Repurposing Empagliflozin for Duchenne Muscular Dystrophy-Associated Cardiomyopathy: Protocol for a Pharmacokinetics, Safety and Proof-of-Concept Trial in Children
摘要
Duchenne muscular dystrophy (DMD) is a life-limiting disease characterized by progressive muscle wasting of skeletal and cardiac myocytes. Nowadays, heart failure is the principal cause of death. Current treatment is still unsatisfactory. Empagliflozin has shown excellent results in adults with heart failure, and is licensed for adolescents > 10 years of age with type 2 diabetes mellitus. In an effort to repurpose empagliflozin for DMD-associated cardiomyopathy, we aim to describe its pharmacokinetic behaviour in this population, assess ease-of-swallow, monitor safety, explore efficacy and screen efficacy markers.
MethodsThis is a single-arm, single-centre, open-label phase 2a trial in children and adolescents aged 6 to ≤ 18 years with DMD-associated cardiomyopathy. Participants (n = 12) will take empagliflozin 10 mg once daily for 6 months, with a whole-day stay at visit 1 for the evaluation of pharmacokinetics, and follow-up visits at 1 week, 6 weeks, 3 months and 6 months. On top of acceptability (ease-of-swallow), which will be assessed at visit 1, further secondary endpoints include safety and efficacy clinical (e.g. heart rate, blood pressure), biochemical (e.g. NT-proBNP, haemoglobin, uric acid, electrolytes, renal function), imaging (echocardiography, cardiac magnetic resonance) and bioimpedance (intra- and extracellular fluid volume) parameters.

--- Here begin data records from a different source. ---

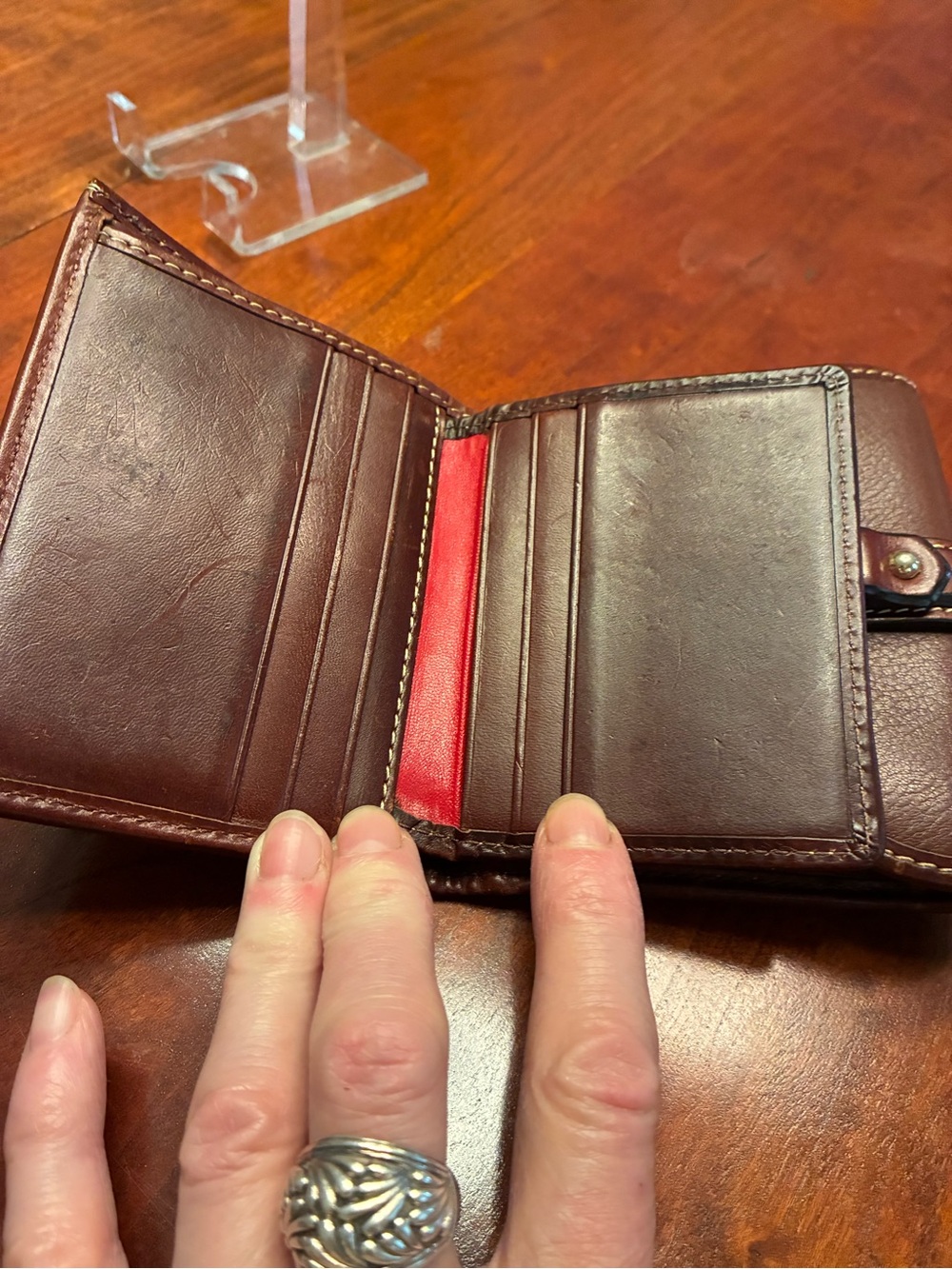 Dooney & Bourke Brown Leather Compact Wallet with Brass Ring - Picture 11 of 13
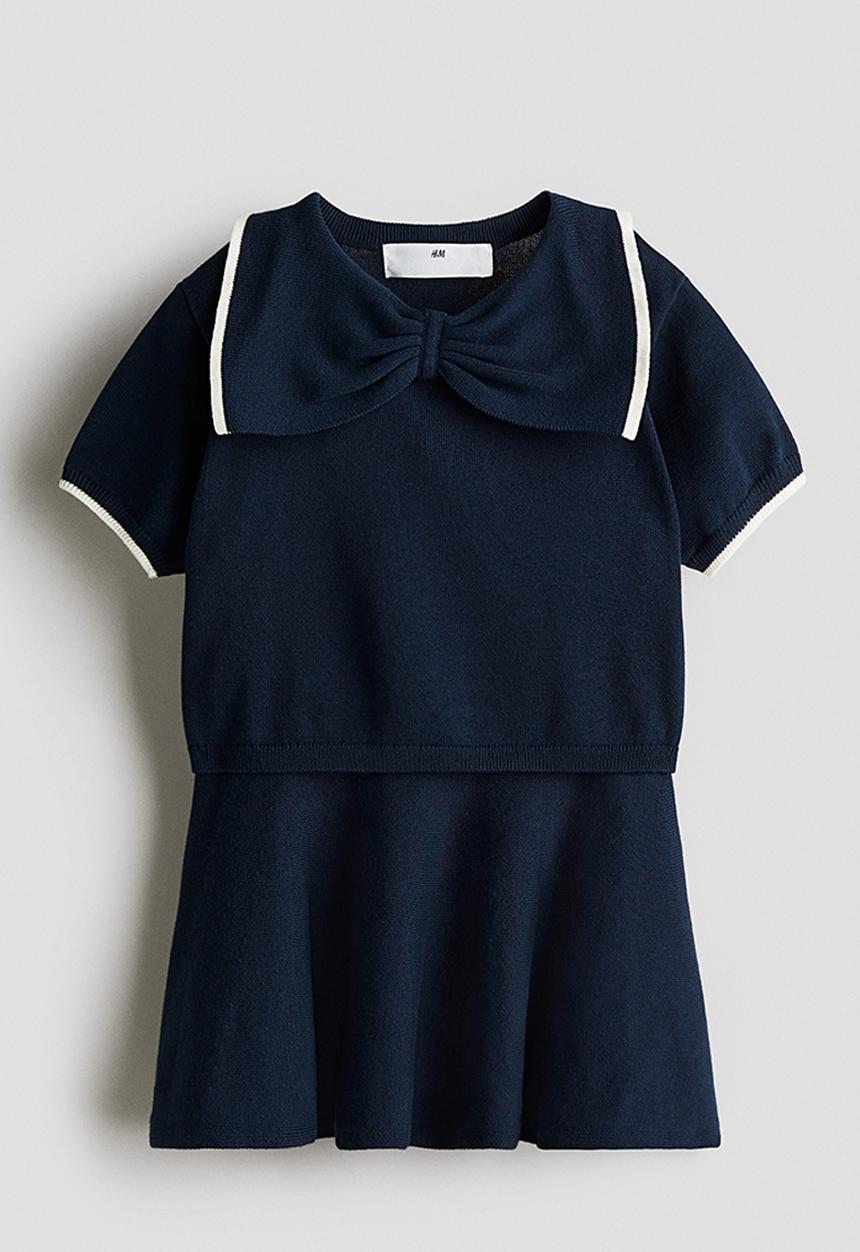 H&M - 2-Piece jumper and skirt set - navy blue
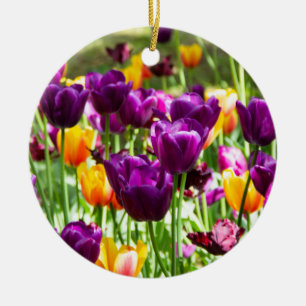 Ornamento De Cerâmica Tulipas púrpura e amarelas cúbicas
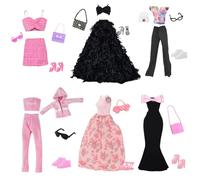20 Pcs Doll Clothes and Accessories Dolls, 6 Fashion Clothes Party Dresses Princess Dress Little Fragrance Casual Set 6 Pairs of Shoes 8 Accessories for 11.5 inch Girl Doll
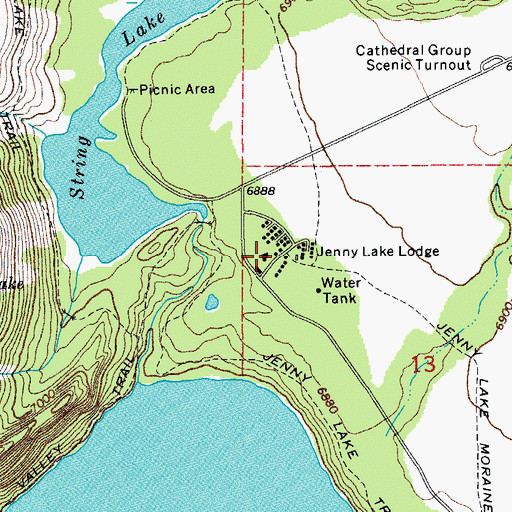 Topographic Map of Jenny Lake Lodge, WY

Planned OutcomesCharacterization of primary and secondary pharmacokinetic parameters will allow one to define the dose range for children and adolescents with DMD-associated cardiomyopathy, informing both current compassionate care and the design of future efficacy trials. Additionally, this trial will enable the identification of efficacy markers to be used as endpoints in future efficacy trials and in clinical practice.
Trial Registration NumberNCT06643442, ISRCTN 12497973, IRAS number 1009946.